Seeing the better side of Disney

By Mike Ashcraft

All too often in the business of columnizing, columnists tend to accentuate the negative of something or other, almost to the point of eliminating the positive things they see around them.

For example, a couple of weeks ago, I wrote about some displeasure I was having with the World of Disney's return to the television screen. Specifically, I saw the pilot for ``Sabrina, the Teenage Breast'' -- excuse me, I meant ``Teenage Witch'' -- as somewhat less than wonderful.

At the time, I backhandedly complimented Michael Eisner, et al., by stating my belief that Disney does indeed employ the best minds in the ``Magineering'' business. So why, I openly wondered, should they need so large a dose of prurient to interest an audience?

Mind you, said I, I'm not looking for nothing but ``Son of Flubber'' remakes as standard family fare. I'm simply seeking storylines that needn't be propped up with push-up bras nor tied together with string bikinis.

While I do not take back a word of what I said back then, I will say right now that the Disney offering of Nov. 2, Whitney Houston's ``Cinderella,'' was precisely the kind of stuff I had in mind.

This production not only presented Cinderella in a wonderfully entertaining, touching, warm, uplifting and humorous way, it even told of the story itself. We learned that ``Cinderella'' is one of the very oldest of fairy tales, told all but exactly the same around the world. In other words, deerskin or silk may sub for our glass version of the slipper, but the ``Cinderella'' storyline is universally understood.

Presumably with a nod to the multicultural nature of the fantasy, in this retelling, a multitude of cultures, skin colors and eye contours told the tale of the universally human emotions involved. And did so in such a way that race was simply not an issue.

For those who didn't see the show, or the cover of TV Guide that week, Cindy (Brandy) and her Fairy Godmother (Whitney Houston), were black, as was one of the ``Step Sisty Uglers.'' The handsome Prince (Paolo Montalban) was Asian, royally born of a mix of white and African-American parents (Victor Garber and Whoopi Goldberg). Yet there was never any indication that the obvious biological contradictions were in any other way odd.

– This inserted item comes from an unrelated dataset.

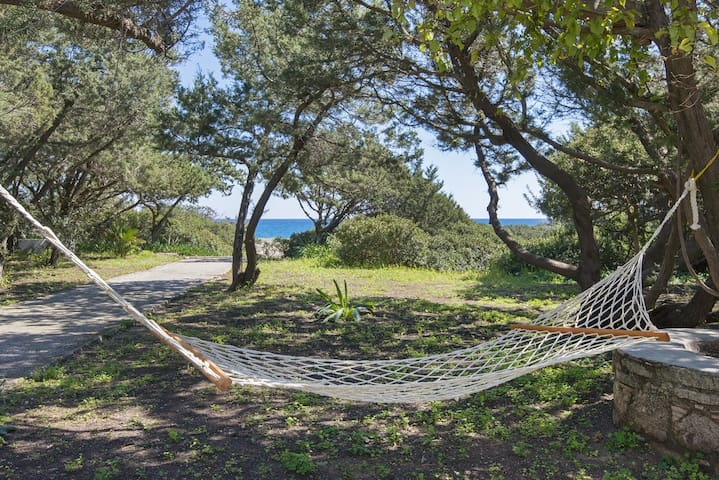beachfront Akti ground floor for 4 person sea view - Kiotari - Villa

I say ``BRAVO!'' to that. As well as to the fact that not only was the tale told without showing regard to skin color, it was told without undo skin showing at all.

Even in the royal ballroom scene, where it would have been historically correct to push-up-bra the women clear to their chinny-chin-chins, there were no flouncy breasts at all. There was no overt or gratuitous violence. No rude language. And the show was jam-packed with adult situations that did not involve having sex.

In short, here was a grand tale, well-told, well-staged, well-danced, well-sung, well-spoken. Enough said. Except to say that Disney, and any others so inclined, should continue endeavoring to create something similarly wonderful to color the world of television.